Thursday's moves followed an injection of 383 billion yuan into the market via the medium-term lending facility one day earlier.

Under the regime, commercial banks could borrow money from the PBOC at a cost of 3.3 percent within a year, unchanged from previous operations.

The MLF tool was introduced in 2014 to help commercial and policy banks maintain liquidity by allowing them to borrow from the central bank using securities as collateral.

Besides, the PBOC has cut reserve ratios for banks three times this year in an effort to inject liquidity into targeted sectors, and economists expect it to do so once or twice more later this year.

As the current liquidity has been largely eased recently, the interbank market's interest rate has seen obvious slips to a near two-year low.

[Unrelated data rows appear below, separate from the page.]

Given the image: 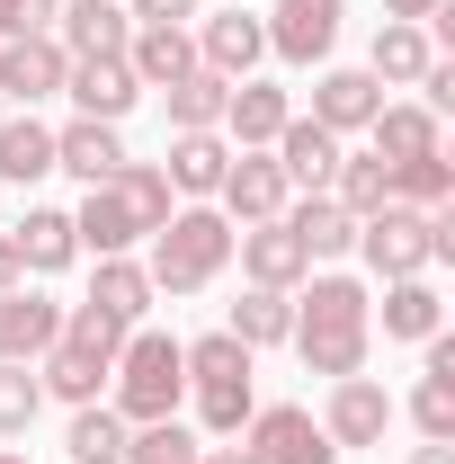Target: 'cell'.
I'll use <instances>...</instances> for the list:
<instances>
[{
    "label": "cell",
    "mask_w": 455,
    "mask_h": 464,
    "mask_svg": "<svg viewBox=\"0 0 455 464\" xmlns=\"http://www.w3.org/2000/svg\"><path fill=\"white\" fill-rule=\"evenodd\" d=\"M295 357H304V375H366V348H375V295L357 286L348 268H313L304 286H295Z\"/></svg>",
    "instance_id": "1"
},
{
    "label": "cell",
    "mask_w": 455,
    "mask_h": 464,
    "mask_svg": "<svg viewBox=\"0 0 455 464\" xmlns=\"http://www.w3.org/2000/svg\"><path fill=\"white\" fill-rule=\"evenodd\" d=\"M170 179H161V161H125L116 179H99L90 197H81V215H72V232H81V259H116V250H134V241H152V232L170 224Z\"/></svg>",
    "instance_id": "2"
},
{
    "label": "cell",
    "mask_w": 455,
    "mask_h": 464,
    "mask_svg": "<svg viewBox=\"0 0 455 464\" xmlns=\"http://www.w3.org/2000/svg\"><path fill=\"white\" fill-rule=\"evenodd\" d=\"M179 366H188L197 429L206 438H241V420L259 411V357L232 340V331H206V340H179Z\"/></svg>",
    "instance_id": "3"
},
{
    "label": "cell",
    "mask_w": 455,
    "mask_h": 464,
    "mask_svg": "<svg viewBox=\"0 0 455 464\" xmlns=\"http://www.w3.org/2000/svg\"><path fill=\"white\" fill-rule=\"evenodd\" d=\"M224 268H232V224L215 206H170V224L152 232V250H143V277H152V295H170V304L206 295Z\"/></svg>",
    "instance_id": "4"
},
{
    "label": "cell",
    "mask_w": 455,
    "mask_h": 464,
    "mask_svg": "<svg viewBox=\"0 0 455 464\" xmlns=\"http://www.w3.org/2000/svg\"><path fill=\"white\" fill-rule=\"evenodd\" d=\"M116 348H125V322H108L99 304H63V331L54 348L36 357V384H45V402H108V366Z\"/></svg>",
    "instance_id": "5"
},
{
    "label": "cell",
    "mask_w": 455,
    "mask_h": 464,
    "mask_svg": "<svg viewBox=\"0 0 455 464\" xmlns=\"http://www.w3.org/2000/svg\"><path fill=\"white\" fill-rule=\"evenodd\" d=\"M179 402H188L179 340L152 331V322H134L125 348H116V366H108V411L125 420V429H143V420H179Z\"/></svg>",
    "instance_id": "6"
},
{
    "label": "cell",
    "mask_w": 455,
    "mask_h": 464,
    "mask_svg": "<svg viewBox=\"0 0 455 464\" xmlns=\"http://www.w3.org/2000/svg\"><path fill=\"white\" fill-rule=\"evenodd\" d=\"M357 259L393 286V277H429L438 259H455V206L438 215H411V206H375L357 224Z\"/></svg>",
    "instance_id": "7"
},
{
    "label": "cell",
    "mask_w": 455,
    "mask_h": 464,
    "mask_svg": "<svg viewBox=\"0 0 455 464\" xmlns=\"http://www.w3.org/2000/svg\"><path fill=\"white\" fill-rule=\"evenodd\" d=\"M313 420H322V438H331L340 456H357V447H384V438H393L402 411H393V393H384L375 375H340V384L322 393V411H313Z\"/></svg>",
    "instance_id": "8"
},
{
    "label": "cell",
    "mask_w": 455,
    "mask_h": 464,
    "mask_svg": "<svg viewBox=\"0 0 455 464\" xmlns=\"http://www.w3.org/2000/svg\"><path fill=\"white\" fill-rule=\"evenodd\" d=\"M241 447L259 464H340V447L322 438V420L304 402H259L250 420H241Z\"/></svg>",
    "instance_id": "9"
},
{
    "label": "cell",
    "mask_w": 455,
    "mask_h": 464,
    "mask_svg": "<svg viewBox=\"0 0 455 464\" xmlns=\"http://www.w3.org/2000/svg\"><path fill=\"white\" fill-rule=\"evenodd\" d=\"M340 18H348V0H277L259 27H268V54L277 63L313 72V63H331V45H340Z\"/></svg>",
    "instance_id": "10"
},
{
    "label": "cell",
    "mask_w": 455,
    "mask_h": 464,
    "mask_svg": "<svg viewBox=\"0 0 455 464\" xmlns=\"http://www.w3.org/2000/svg\"><path fill=\"white\" fill-rule=\"evenodd\" d=\"M286 170H277V152H232V170H224V188H215V215H224L232 232L241 224H277L286 215Z\"/></svg>",
    "instance_id": "11"
},
{
    "label": "cell",
    "mask_w": 455,
    "mask_h": 464,
    "mask_svg": "<svg viewBox=\"0 0 455 464\" xmlns=\"http://www.w3.org/2000/svg\"><path fill=\"white\" fill-rule=\"evenodd\" d=\"M188 36H197V63H206L215 81H250V72L268 63V27H259L241 0H232V9H215V18H197Z\"/></svg>",
    "instance_id": "12"
},
{
    "label": "cell",
    "mask_w": 455,
    "mask_h": 464,
    "mask_svg": "<svg viewBox=\"0 0 455 464\" xmlns=\"http://www.w3.org/2000/svg\"><path fill=\"white\" fill-rule=\"evenodd\" d=\"M63 99H72L81 116H99V125H125L134 99H143V81H134V63H125V54H72Z\"/></svg>",
    "instance_id": "13"
},
{
    "label": "cell",
    "mask_w": 455,
    "mask_h": 464,
    "mask_svg": "<svg viewBox=\"0 0 455 464\" xmlns=\"http://www.w3.org/2000/svg\"><path fill=\"white\" fill-rule=\"evenodd\" d=\"M54 331H63V304L45 286H0V366H36L45 348H54Z\"/></svg>",
    "instance_id": "14"
},
{
    "label": "cell",
    "mask_w": 455,
    "mask_h": 464,
    "mask_svg": "<svg viewBox=\"0 0 455 464\" xmlns=\"http://www.w3.org/2000/svg\"><path fill=\"white\" fill-rule=\"evenodd\" d=\"M384 108V81L366 72V63H322V81H313V125H331V134H366Z\"/></svg>",
    "instance_id": "15"
},
{
    "label": "cell",
    "mask_w": 455,
    "mask_h": 464,
    "mask_svg": "<svg viewBox=\"0 0 455 464\" xmlns=\"http://www.w3.org/2000/svg\"><path fill=\"white\" fill-rule=\"evenodd\" d=\"M232 259H241V277H250V286H268V295H295L304 277H313L304 241H295L286 224H241V232H232Z\"/></svg>",
    "instance_id": "16"
},
{
    "label": "cell",
    "mask_w": 455,
    "mask_h": 464,
    "mask_svg": "<svg viewBox=\"0 0 455 464\" xmlns=\"http://www.w3.org/2000/svg\"><path fill=\"white\" fill-rule=\"evenodd\" d=\"M286 116H295V90H277V81H232V99H224V143L232 152H268L286 134Z\"/></svg>",
    "instance_id": "17"
},
{
    "label": "cell",
    "mask_w": 455,
    "mask_h": 464,
    "mask_svg": "<svg viewBox=\"0 0 455 464\" xmlns=\"http://www.w3.org/2000/svg\"><path fill=\"white\" fill-rule=\"evenodd\" d=\"M268 152H277V170H286L295 197H331V170H340L348 143L331 134V125H313V116H286V134L268 143Z\"/></svg>",
    "instance_id": "18"
},
{
    "label": "cell",
    "mask_w": 455,
    "mask_h": 464,
    "mask_svg": "<svg viewBox=\"0 0 455 464\" xmlns=\"http://www.w3.org/2000/svg\"><path fill=\"white\" fill-rule=\"evenodd\" d=\"M63 72H72V54L54 36H18V45H0V99L9 108H45V99H63Z\"/></svg>",
    "instance_id": "19"
},
{
    "label": "cell",
    "mask_w": 455,
    "mask_h": 464,
    "mask_svg": "<svg viewBox=\"0 0 455 464\" xmlns=\"http://www.w3.org/2000/svg\"><path fill=\"white\" fill-rule=\"evenodd\" d=\"M366 134H375V161H384V170H402V161H429V152H447V125L420 108V99H384Z\"/></svg>",
    "instance_id": "20"
},
{
    "label": "cell",
    "mask_w": 455,
    "mask_h": 464,
    "mask_svg": "<svg viewBox=\"0 0 455 464\" xmlns=\"http://www.w3.org/2000/svg\"><path fill=\"white\" fill-rule=\"evenodd\" d=\"M277 224L304 241V259H313V268H331V259H348V250H357V215H348L340 197H286Z\"/></svg>",
    "instance_id": "21"
},
{
    "label": "cell",
    "mask_w": 455,
    "mask_h": 464,
    "mask_svg": "<svg viewBox=\"0 0 455 464\" xmlns=\"http://www.w3.org/2000/svg\"><path fill=\"white\" fill-rule=\"evenodd\" d=\"M375 331L402 348H420V340H438L447 331V295H438V277H393L384 286V304H375Z\"/></svg>",
    "instance_id": "22"
},
{
    "label": "cell",
    "mask_w": 455,
    "mask_h": 464,
    "mask_svg": "<svg viewBox=\"0 0 455 464\" xmlns=\"http://www.w3.org/2000/svg\"><path fill=\"white\" fill-rule=\"evenodd\" d=\"M125 161H134V152H125V134H116V125H99V116H72V125H54V170H72L81 188L116 179Z\"/></svg>",
    "instance_id": "23"
},
{
    "label": "cell",
    "mask_w": 455,
    "mask_h": 464,
    "mask_svg": "<svg viewBox=\"0 0 455 464\" xmlns=\"http://www.w3.org/2000/svg\"><path fill=\"white\" fill-rule=\"evenodd\" d=\"M224 170H232L224 134H170V152H161V179H170V197H188V206H215Z\"/></svg>",
    "instance_id": "24"
},
{
    "label": "cell",
    "mask_w": 455,
    "mask_h": 464,
    "mask_svg": "<svg viewBox=\"0 0 455 464\" xmlns=\"http://www.w3.org/2000/svg\"><path fill=\"white\" fill-rule=\"evenodd\" d=\"M9 241H18V268H27V277H63V268L81 259V232H72L63 206H27Z\"/></svg>",
    "instance_id": "25"
},
{
    "label": "cell",
    "mask_w": 455,
    "mask_h": 464,
    "mask_svg": "<svg viewBox=\"0 0 455 464\" xmlns=\"http://www.w3.org/2000/svg\"><path fill=\"white\" fill-rule=\"evenodd\" d=\"M0 179H9V188L54 179V125H45L36 108H9V116H0Z\"/></svg>",
    "instance_id": "26"
},
{
    "label": "cell",
    "mask_w": 455,
    "mask_h": 464,
    "mask_svg": "<svg viewBox=\"0 0 455 464\" xmlns=\"http://www.w3.org/2000/svg\"><path fill=\"white\" fill-rule=\"evenodd\" d=\"M125 36H134L125 0H72V9H54V45L63 54H125Z\"/></svg>",
    "instance_id": "27"
},
{
    "label": "cell",
    "mask_w": 455,
    "mask_h": 464,
    "mask_svg": "<svg viewBox=\"0 0 455 464\" xmlns=\"http://www.w3.org/2000/svg\"><path fill=\"white\" fill-rule=\"evenodd\" d=\"M81 304H99L108 322H125V331H134L161 295H152V277H143V259H134V250H116V259H99V268H90V295H81Z\"/></svg>",
    "instance_id": "28"
},
{
    "label": "cell",
    "mask_w": 455,
    "mask_h": 464,
    "mask_svg": "<svg viewBox=\"0 0 455 464\" xmlns=\"http://www.w3.org/2000/svg\"><path fill=\"white\" fill-rule=\"evenodd\" d=\"M438 63V36L429 27H411V18H384L375 27V54H366V72L384 81V90H420V72Z\"/></svg>",
    "instance_id": "29"
},
{
    "label": "cell",
    "mask_w": 455,
    "mask_h": 464,
    "mask_svg": "<svg viewBox=\"0 0 455 464\" xmlns=\"http://www.w3.org/2000/svg\"><path fill=\"white\" fill-rule=\"evenodd\" d=\"M125 63H134L143 90H170L179 72H197V36L188 27H134L125 36Z\"/></svg>",
    "instance_id": "30"
},
{
    "label": "cell",
    "mask_w": 455,
    "mask_h": 464,
    "mask_svg": "<svg viewBox=\"0 0 455 464\" xmlns=\"http://www.w3.org/2000/svg\"><path fill=\"white\" fill-rule=\"evenodd\" d=\"M224 99H232V81H215L206 63H197V72H179L170 90H161L170 134H224Z\"/></svg>",
    "instance_id": "31"
},
{
    "label": "cell",
    "mask_w": 455,
    "mask_h": 464,
    "mask_svg": "<svg viewBox=\"0 0 455 464\" xmlns=\"http://www.w3.org/2000/svg\"><path fill=\"white\" fill-rule=\"evenodd\" d=\"M224 331L250 348V357H259V348H286V340H295V295L241 286V304H232V322H224Z\"/></svg>",
    "instance_id": "32"
},
{
    "label": "cell",
    "mask_w": 455,
    "mask_h": 464,
    "mask_svg": "<svg viewBox=\"0 0 455 464\" xmlns=\"http://www.w3.org/2000/svg\"><path fill=\"white\" fill-rule=\"evenodd\" d=\"M125 420H116L108 402H81L72 411V429H63V464H125Z\"/></svg>",
    "instance_id": "33"
},
{
    "label": "cell",
    "mask_w": 455,
    "mask_h": 464,
    "mask_svg": "<svg viewBox=\"0 0 455 464\" xmlns=\"http://www.w3.org/2000/svg\"><path fill=\"white\" fill-rule=\"evenodd\" d=\"M331 197H340L348 215L366 224L375 206H393V170H384L375 152H340V170H331Z\"/></svg>",
    "instance_id": "34"
},
{
    "label": "cell",
    "mask_w": 455,
    "mask_h": 464,
    "mask_svg": "<svg viewBox=\"0 0 455 464\" xmlns=\"http://www.w3.org/2000/svg\"><path fill=\"white\" fill-rule=\"evenodd\" d=\"M393 206H411V215H438V206H455V161H447V152H429V161H402V170H393Z\"/></svg>",
    "instance_id": "35"
},
{
    "label": "cell",
    "mask_w": 455,
    "mask_h": 464,
    "mask_svg": "<svg viewBox=\"0 0 455 464\" xmlns=\"http://www.w3.org/2000/svg\"><path fill=\"white\" fill-rule=\"evenodd\" d=\"M206 456V438L188 429V420H143L134 438H125V464H197Z\"/></svg>",
    "instance_id": "36"
},
{
    "label": "cell",
    "mask_w": 455,
    "mask_h": 464,
    "mask_svg": "<svg viewBox=\"0 0 455 464\" xmlns=\"http://www.w3.org/2000/svg\"><path fill=\"white\" fill-rule=\"evenodd\" d=\"M393 411L420 429V438H447V447H455V384H447V375H420L411 402H393Z\"/></svg>",
    "instance_id": "37"
},
{
    "label": "cell",
    "mask_w": 455,
    "mask_h": 464,
    "mask_svg": "<svg viewBox=\"0 0 455 464\" xmlns=\"http://www.w3.org/2000/svg\"><path fill=\"white\" fill-rule=\"evenodd\" d=\"M36 411H45L36 366H0V438H27V429H36Z\"/></svg>",
    "instance_id": "38"
},
{
    "label": "cell",
    "mask_w": 455,
    "mask_h": 464,
    "mask_svg": "<svg viewBox=\"0 0 455 464\" xmlns=\"http://www.w3.org/2000/svg\"><path fill=\"white\" fill-rule=\"evenodd\" d=\"M18 36H54V0H0V45Z\"/></svg>",
    "instance_id": "39"
},
{
    "label": "cell",
    "mask_w": 455,
    "mask_h": 464,
    "mask_svg": "<svg viewBox=\"0 0 455 464\" xmlns=\"http://www.w3.org/2000/svg\"><path fill=\"white\" fill-rule=\"evenodd\" d=\"M134 27H197V0H125Z\"/></svg>",
    "instance_id": "40"
},
{
    "label": "cell",
    "mask_w": 455,
    "mask_h": 464,
    "mask_svg": "<svg viewBox=\"0 0 455 464\" xmlns=\"http://www.w3.org/2000/svg\"><path fill=\"white\" fill-rule=\"evenodd\" d=\"M438 9H447V0H384V18H411V27H429Z\"/></svg>",
    "instance_id": "41"
},
{
    "label": "cell",
    "mask_w": 455,
    "mask_h": 464,
    "mask_svg": "<svg viewBox=\"0 0 455 464\" xmlns=\"http://www.w3.org/2000/svg\"><path fill=\"white\" fill-rule=\"evenodd\" d=\"M411 464H455V447H447V438H420V447H411Z\"/></svg>",
    "instance_id": "42"
},
{
    "label": "cell",
    "mask_w": 455,
    "mask_h": 464,
    "mask_svg": "<svg viewBox=\"0 0 455 464\" xmlns=\"http://www.w3.org/2000/svg\"><path fill=\"white\" fill-rule=\"evenodd\" d=\"M18 277H27V268H18V241L0 232V286H18Z\"/></svg>",
    "instance_id": "43"
},
{
    "label": "cell",
    "mask_w": 455,
    "mask_h": 464,
    "mask_svg": "<svg viewBox=\"0 0 455 464\" xmlns=\"http://www.w3.org/2000/svg\"><path fill=\"white\" fill-rule=\"evenodd\" d=\"M197 464H259V456H250V447H206Z\"/></svg>",
    "instance_id": "44"
},
{
    "label": "cell",
    "mask_w": 455,
    "mask_h": 464,
    "mask_svg": "<svg viewBox=\"0 0 455 464\" xmlns=\"http://www.w3.org/2000/svg\"><path fill=\"white\" fill-rule=\"evenodd\" d=\"M0 464H27V456H18V447H0Z\"/></svg>",
    "instance_id": "45"
},
{
    "label": "cell",
    "mask_w": 455,
    "mask_h": 464,
    "mask_svg": "<svg viewBox=\"0 0 455 464\" xmlns=\"http://www.w3.org/2000/svg\"><path fill=\"white\" fill-rule=\"evenodd\" d=\"M0 116H9V99H0Z\"/></svg>",
    "instance_id": "46"
}]
</instances>
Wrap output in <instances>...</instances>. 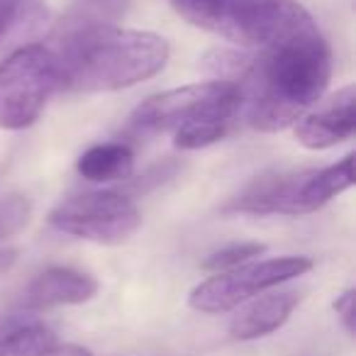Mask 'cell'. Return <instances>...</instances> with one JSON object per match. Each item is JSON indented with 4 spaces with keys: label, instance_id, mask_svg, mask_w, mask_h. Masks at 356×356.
Listing matches in <instances>:
<instances>
[{
    "label": "cell",
    "instance_id": "obj_15",
    "mask_svg": "<svg viewBox=\"0 0 356 356\" xmlns=\"http://www.w3.org/2000/svg\"><path fill=\"white\" fill-rule=\"evenodd\" d=\"M59 344L56 334L44 325H25L0 334V356H49Z\"/></svg>",
    "mask_w": 356,
    "mask_h": 356
},
{
    "label": "cell",
    "instance_id": "obj_8",
    "mask_svg": "<svg viewBox=\"0 0 356 356\" xmlns=\"http://www.w3.org/2000/svg\"><path fill=\"white\" fill-rule=\"evenodd\" d=\"M315 110H307L296 124L298 144L312 152L337 147L354 137L356 132V86L349 83L332 93L327 100L312 105Z\"/></svg>",
    "mask_w": 356,
    "mask_h": 356
},
{
    "label": "cell",
    "instance_id": "obj_9",
    "mask_svg": "<svg viewBox=\"0 0 356 356\" xmlns=\"http://www.w3.org/2000/svg\"><path fill=\"white\" fill-rule=\"evenodd\" d=\"M298 302H300V296L296 291H273L271 288L247 300L244 307H239L229 322V337L237 341H252L273 334L291 320Z\"/></svg>",
    "mask_w": 356,
    "mask_h": 356
},
{
    "label": "cell",
    "instance_id": "obj_5",
    "mask_svg": "<svg viewBox=\"0 0 356 356\" xmlns=\"http://www.w3.org/2000/svg\"><path fill=\"white\" fill-rule=\"evenodd\" d=\"M205 115H237L242 120V90L232 81H205L181 88L149 95L132 113V127L137 132H163L193 122Z\"/></svg>",
    "mask_w": 356,
    "mask_h": 356
},
{
    "label": "cell",
    "instance_id": "obj_6",
    "mask_svg": "<svg viewBox=\"0 0 356 356\" xmlns=\"http://www.w3.org/2000/svg\"><path fill=\"white\" fill-rule=\"evenodd\" d=\"M49 225L64 234L86 242L122 244L142 225L134 198L120 191H90L59 203L49 213Z\"/></svg>",
    "mask_w": 356,
    "mask_h": 356
},
{
    "label": "cell",
    "instance_id": "obj_1",
    "mask_svg": "<svg viewBox=\"0 0 356 356\" xmlns=\"http://www.w3.org/2000/svg\"><path fill=\"white\" fill-rule=\"evenodd\" d=\"M332 49L307 15L286 35L259 47L257 54H239L232 83L242 90V122L259 132L293 127L330 86Z\"/></svg>",
    "mask_w": 356,
    "mask_h": 356
},
{
    "label": "cell",
    "instance_id": "obj_13",
    "mask_svg": "<svg viewBox=\"0 0 356 356\" xmlns=\"http://www.w3.org/2000/svg\"><path fill=\"white\" fill-rule=\"evenodd\" d=\"M168 3L191 25L208 30L225 40L252 0H168Z\"/></svg>",
    "mask_w": 356,
    "mask_h": 356
},
{
    "label": "cell",
    "instance_id": "obj_14",
    "mask_svg": "<svg viewBox=\"0 0 356 356\" xmlns=\"http://www.w3.org/2000/svg\"><path fill=\"white\" fill-rule=\"evenodd\" d=\"M242 120L237 115H205L193 122H186L173 129V144L181 152H195L205 149L215 142H222L227 134L239 127Z\"/></svg>",
    "mask_w": 356,
    "mask_h": 356
},
{
    "label": "cell",
    "instance_id": "obj_17",
    "mask_svg": "<svg viewBox=\"0 0 356 356\" xmlns=\"http://www.w3.org/2000/svg\"><path fill=\"white\" fill-rule=\"evenodd\" d=\"M47 10H42L40 0H0V40L8 37L13 30L25 20H42Z\"/></svg>",
    "mask_w": 356,
    "mask_h": 356
},
{
    "label": "cell",
    "instance_id": "obj_21",
    "mask_svg": "<svg viewBox=\"0 0 356 356\" xmlns=\"http://www.w3.org/2000/svg\"><path fill=\"white\" fill-rule=\"evenodd\" d=\"M17 261V249H0V273L10 271Z\"/></svg>",
    "mask_w": 356,
    "mask_h": 356
},
{
    "label": "cell",
    "instance_id": "obj_2",
    "mask_svg": "<svg viewBox=\"0 0 356 356\" xmlns=\"http://www.w3.org/2000/svg\"><path fill=\"white\" fill-rule=\"evenodd\" d=\"M54 42L59 90L66 93L132 88L154 79L171 56V47L161 35L115 22L56 27Z\"/></svg>",
    "mask_w": 356,
    "mask_h": 356
},
{
    "label": "cell",
    "instance_id": "obj_18",
    "mask_svg": "<svg viewBox=\"0 0 356 356\" xmlns=\"http://www.w3.org/2000/svg\"><path fill=\"white\" fill-rule=\"evenodd\" d=\"M30 218L32 203L25 195H8V198L0 200V242L25 229Z\"/></svg>",
    "mask_w": 356,
    "mask_h": 356
},
{
    "label": "cell",
    "instance_id": "obj_19",
    "mask_svg": "<svg viewBox=\"0 0 356 356\" xmlns=\"http://www.w3.org/2000/svg\"><path fill=\"white\" fill-rule=\"evenodd\" d=\"M354 300H356L354 288H346V291L341 293V296L334 300V305H332V307H334V312H337V317H339V322L344 325V330H346V334H349V337H354V330H356Z\"/></svg>",
    "mask_w": 356,
    "mask_h": 356
},
{
    "label": "cell",
    "instance_id": "obj_16",
    "mask_svg": "<svg viewBox=\"0 0 356 356\" xmlns=\"http://www.w3.org/2000/svg\"><path fill=\"white\" fill-rule=\"evenodd\" d=\"M261 254H266V244L261 242H237V244H227V247L213 252L208 259L203 261V268L210 273H222L229 268H237L247 261H254Z\"/></svg>",
    "mask_w": 356,
    "mask_h": 356
},
{
    "label": "cell",
    "instance_id": "obj_4",
    "mask_svg": "<svg viewBox=\"0 0 356 356\" xmlns=\"http://www.w3.org/2000/svg\"><path fill=\"white\" fill-rule=\"evenodd\" d=\"M310 268L312 259L307 257L254 259L229 271L213 273L208 281L198 283L191 291L188 305L203 315H222L281 283L302 276Z\"/></svg>",
    "mask_w": 356,
    "mask_h": 356
},
{
    "label": "cell",
    "instance_id": "obj_11",
    "mask_svg": "<svg viewBox=\"0 0 356 356\" xmlns=\"http://www.w3.org/2000/svg\"><path fill=\"white\" fill-rule=\"evenodd\" d=\"M354 186V154H346L337 163L325 168H312L298 193V213L310 215L349 191Z\"/></svg>",
    "mask_w": 356,
    "mask_h": 356
},
{
    "label": "cell",
    "instance_id": "obj_7",
    "mask_svg": "<svg viewBox=\"0 0 356 356\" xmlns=\"http://www.w3.org/2000/svg\"><path fill=\"white\" fill-rule=\"evenodd\" d=\"M312 168L302 171H268L252 178L234 198L222 205L225 215H254V218H271L288 215L298 218V193Z\"/></svg>",
    "mask_w": 356,
    "mask_h": 356
},
{
    "label": "cell",
    "instance_id": "obj_3",
    "mask_svg": "<svg viewBox=\"0 0 356 356\" xmlns=\"http://www.w3.org/2000/svg\"><path fill=\"white\" fill-rule=\"evenodd\" d=\"M59 93V61L49 44H22L0 61V129H25Z\"/></svg>",
    "mask_w": 356,
    "mask_h": 356
},
{
    "label": "cell",
    "instance_id": "obj_10",
    "mask_svg": "<svg viewBox=\"0 0 356 356\" xmlns=\"http://www.w3.org/2000/svg\"><path fill=\"white\" fill-rule=\"evenodd\" d=\"M100 283L90 273L69 266H51L30 283L25 302L32 310H51L61 305H83L93 300Z\"/></svg>",
    "mask_w": 356,
    "mask_h": 356
},
{
    "label": "cell",
    "instance_id": "obj_12",
    "mask_svg": "<svg viewBox=\"0 0 356 356\" xmlns=\"http://www.w3.org/2000/svg\"><path fill=\"white\" fill-rule=\"evenodd\" d=\"M134 152L127 142H100L88 147L76 161V171L90 184H110L132 176Z\"/></svg>",
    "mask_w": 356,
    "mask_h": 356
},
{
    "label": "cell",
    "instance_id": "obj_20",
    "mask_svg": "<svg viewBox=\"0 0 356 356\" xmlns=\"http://www.w3.org/2000/svg\"><path fill=\"white\" fill-rule=\"evenodd\" d=\"M49 356H93V354H90V349L79 346V344H64V346L56 344Z\"/></svg>",
    "mask_w": 356,
    "mask_h": 356
}]
</instances>
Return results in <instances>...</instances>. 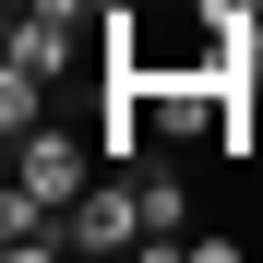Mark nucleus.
Returning a JSON list of instances; mask_svg holds the SVG:
<instances>
[{
    "instance_id": "nucleus-1",
    "label": "nucleus",
    "mask_w": 263,
    "mask_h": 263,
    "mask_svg": "<svg viewBox=\"0 0 263 263\" xmlns=\"http://www.w3.org/2000/svg\"><path fill=\"white\" fill-rule=\"evenodd\" d=\"M228 48H239V36L215 24V0H120V12H108V60L144 72V84H215Z\"/></svg>"
},
{
    "instance_id": "nucleus-2",
    "label": "nucleus",
    "mask_w": 263,
    "mask_h": 263,
    "mask_svg": "<svg viewBox=\"0 0 263 263\" xmlns=\"http://www.w3.org/2000/svg\"><path fill=\"white\" fill-rule=\"evenodd\" d=\"M96 156H108L96 132H60V120H36V132H12V180H24V192H48L60 215H72L84 192H96Z\"/></svg>"
},
{
    "instance_id": "nucleus-5",
    "label": "nucleus",
    "mask_w": 263,
    "mask_h": 263,
    "mask_svg": "<svg viewBox=\"0 0 263 263\" xmlns=\"http://www.w3.org/2000/svg\"><path fill=\"white\" fill-rule=\"evenodd\" d=\"M72 48H84L72 24H48V12H12V60H36V72H48V84L72 72Z\"/></svg>"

That was mainly because "funds are sloshing around the financial system rather than being put to productive work in what the government calls the real economy", said He Wei, a financial researcher at FT Confidential Research, an independent research service from the Financial Times.

"Falling Chinese rates could make holding dollar assets relatively more attractive than holding renminbi assets, resulting in a drain of funding from the system as money leaves the country," said He.

"The problem now is how to channel the funds effectively into the real economy, instead of stocking in the banking system, and encourage banks to lend it out to companies that really need the funds," said Ming Ming, an analyst with CITIC Securities.

On Thursday, the PBOC Shanghai branch confirmed market rumors that it had banned commercial banks from using interbank accounts to deposit or lend yuan offshore through the Shanghai free-trade zone scheme, a measure to curb short-selling of renminbi in the offshore market.

The onshore yuan spot trading rate strengthened to 6.8960 per dollar on Thursday, up by 89 points from the last trading day's close.

Global markets throughout this week remains dictated by external pressures, with this most likely being encouraged by the intense risks around the Turkish lira crisis.

Jameel Ahmad, global head of Currency Strategy and Market Research at FXTM, said the threat to the Chinese currency would be that investors continue to remain "risk off" during this period, with a strict reduction in trading appetite towards emerging market assets.